══ ROWS
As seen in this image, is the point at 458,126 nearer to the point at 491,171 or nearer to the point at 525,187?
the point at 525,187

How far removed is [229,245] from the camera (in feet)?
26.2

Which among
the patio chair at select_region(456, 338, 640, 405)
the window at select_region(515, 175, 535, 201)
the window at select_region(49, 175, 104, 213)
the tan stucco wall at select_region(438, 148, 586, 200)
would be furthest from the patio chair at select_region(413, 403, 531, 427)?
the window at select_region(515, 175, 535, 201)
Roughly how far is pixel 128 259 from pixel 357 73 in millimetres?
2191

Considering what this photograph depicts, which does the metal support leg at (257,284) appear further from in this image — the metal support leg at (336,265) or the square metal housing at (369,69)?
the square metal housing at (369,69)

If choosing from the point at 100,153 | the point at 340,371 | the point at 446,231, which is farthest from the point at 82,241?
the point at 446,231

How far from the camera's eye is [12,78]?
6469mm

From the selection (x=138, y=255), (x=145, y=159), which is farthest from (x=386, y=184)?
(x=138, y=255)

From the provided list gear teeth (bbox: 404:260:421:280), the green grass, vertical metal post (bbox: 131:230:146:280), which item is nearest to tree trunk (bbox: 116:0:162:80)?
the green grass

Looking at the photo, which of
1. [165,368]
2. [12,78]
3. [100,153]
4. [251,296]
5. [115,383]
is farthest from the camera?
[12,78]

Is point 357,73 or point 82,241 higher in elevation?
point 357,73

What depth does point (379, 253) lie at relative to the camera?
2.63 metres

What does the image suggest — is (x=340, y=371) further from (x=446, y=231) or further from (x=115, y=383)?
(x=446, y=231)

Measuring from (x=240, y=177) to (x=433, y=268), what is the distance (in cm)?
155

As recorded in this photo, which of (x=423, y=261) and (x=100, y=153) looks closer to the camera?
════
Take the listing above and write it out again exactly.

As seen in this image, is the point at 458,126 nearer to the point at 491,171 or nearer to the point at 525,187?
the point at 525,187

How far removed is [229,245] from the camera (in feet)?
26.2

Which among
the patio chair at select_region(456, 338, 640, 405)
the window at select_region(515, 175, 535, 201)
the window at select_region(49, 175, 104, 213)
the tan stucco wall at select_region(438, 148, 586, 200)
would be furthest from the patio chair at select_region(413, 403, 531, 427)?
the window at select_region(515, 175, 535, 201)
Roughly how far is pixel 128 259 from pixel 357 73 in millimetres?
2191

Considering what this photograph depicts, which does the metal support leg at (257,284) appear further from in this image — the metal support leg at (336,265) or the square metal housing at (369,69)?
the square metal housing at (369,69)

If choosing from the point at 100,153 | the point at 340,371 | the point at 446,231, which is farthest from the point at 82,241?
the point at 446,231

How far from the camera's eye is [12,78]?
6469mm

From the selection (x=138, y=255), (x=145, y=159), which is farthest from (x=386, y=184)?
(x=138, y=255)

From the provided list gear teeth (bbox: 404:260:421:280), the green grass, vertical metal post (bbox: 131:230:146:280), which item is nearest to tree trunk (bbox: 116:0:162:80)?
the green grass

Looking at the photo, which of
1. [165,368]
2. [12,78]
3. [100,153]
4. [251,296]
5. [115,383]
is farthest from the camera?
[12,78]

Is point 357,73 or point 82,241 higher in elevation?
point 357,73

What depth does point (379, 253) lie at relative to the camera?
2.63 metres

What does the image suggest — is (x=340, y=371) further from (x=446, y=231) or further from (x=115, y=383)?
(x=446, y=231)

Measuring from (x=240, y=177) to (x=433, y=268), what is the distance (in cm)?
155

As recorded in this photo, which of (x=423, y=261) and (x=100, y=153) looks closer to the camera?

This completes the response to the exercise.